The Obama administration today launched of an energy efficiency program that will provide consumers with a home efficiency rating.
Vice President Joe Biden, Energy Secretary Steven Chu, and other officials announced that the initiative, called the Home Energy Score program, is now in pilot phase in ten communities. The DOE also announced a set of guidelines for home efficiency workers which provide specifications for high-quality work.
The program is designed to encourage homeowners to make energy-saving upgrades and to jump-start the industry for home energy retrofits, Biden said in a statement. It will also include financing for homeowners and software that will let energy contractors give consumers the home efficiency equivalent of miles per gallon for cars.
After an energy audit, the software system will generate a label, called a Home Energy Score, that rates on a scale of one to ten how much energy a home uses and what the potential energy savings can be after upgrades, such as adding insulation, air sealing, and more efficient heating and cooling.
Having a numerical score will show consumers how much money they spend on energy annually and make them more likely to invest energy upgrades, Chu said in a statement. Based on the findings of the pilot program, the DOE expects to roll it out nationally next year.
Consumers can apply for up to $25,000 in PowerSaver loans through the U.S. Department of Housing and Urban Development, which expects that 24,000 homes will qualify during a two-year pilot program, according to USA Today.
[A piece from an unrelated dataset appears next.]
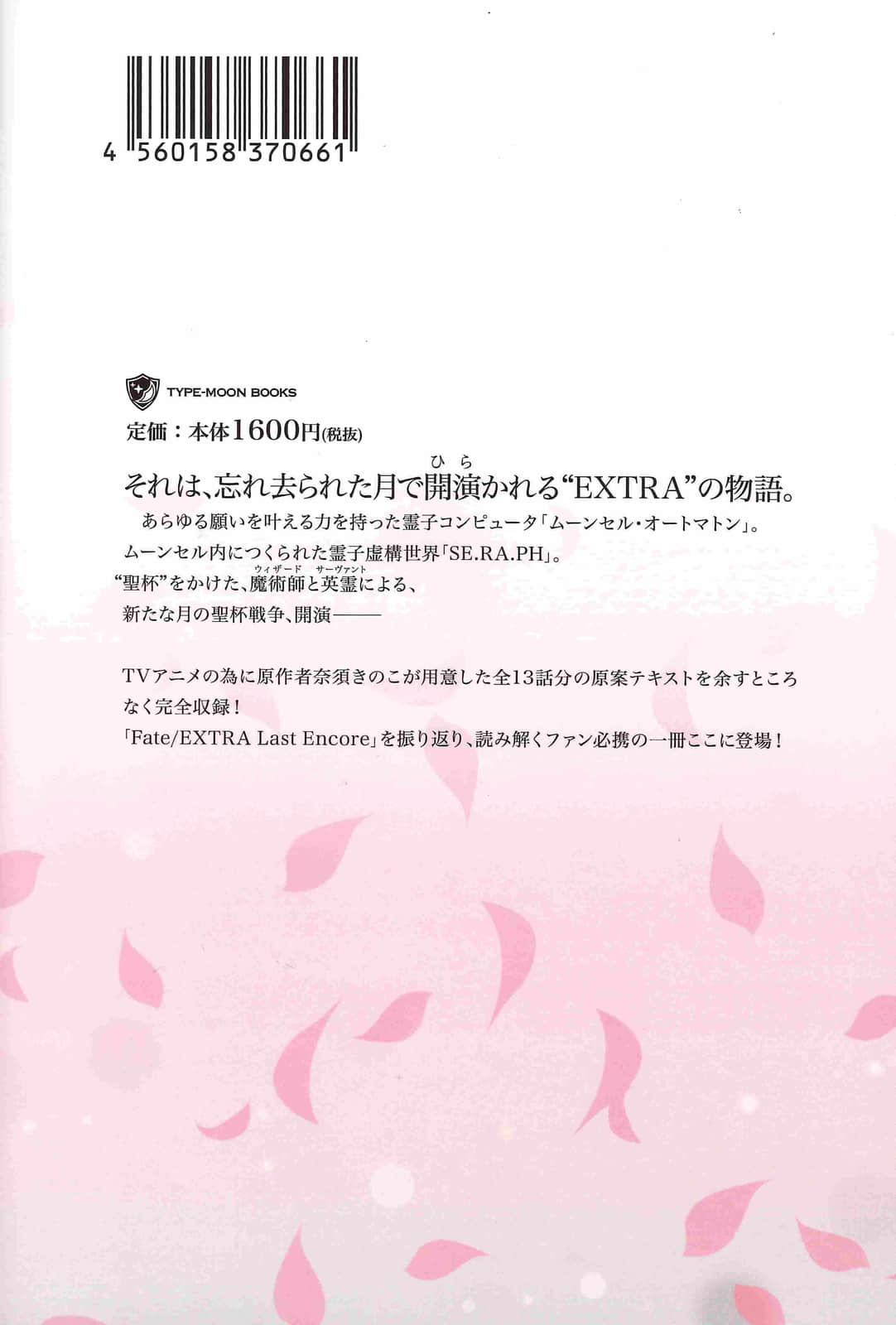 《Fate/EXTRA Last Encore》全一册 附录插图（23）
This home energy retrofit program follows a $5 billion weatherization investment that was part of the stimulus package last year. Another effort is, nicknamed Cash for Caulkers, which would provide rebates to consumers for investing in energy efficiency retrofits.
Home Star was a component toconsidered by members of Congress over the past two years but has not yet passed. It also had a rating system and method for overseeing the quality of the work done by contractors.
One of the challenges to the energy retrofit business is having qualified workers who can recommend valuable home efficiency work and then verify the results. An audit done by the DOE's Inspector General Office of Audit Services of the stimulus weatherization program in Illinois found "substandard performance" in the assessments, the actual weatherization work, and contractor billing. (click for PDF of report.)
The Home Energy Score initiative, which came out of a report called Recovery Through Retrofits (click for PDF), will "help take same of the guesswork out of making energy-efficient upgrades to our homes," the Consumers Union, the non-profit which publishes Consumer Reports, said in a statement.
Consumers should realize, though, that energy-efficiency upgrade decisions are very specific to individual homes, said Matt Golden, the president of Recurve, which makes software and provides energy retrofit services. He added that the standards and codes that DOE are providing will be very useful to home efficiency professionals.
Updated at 12:00 p.m. PT with changes throughout.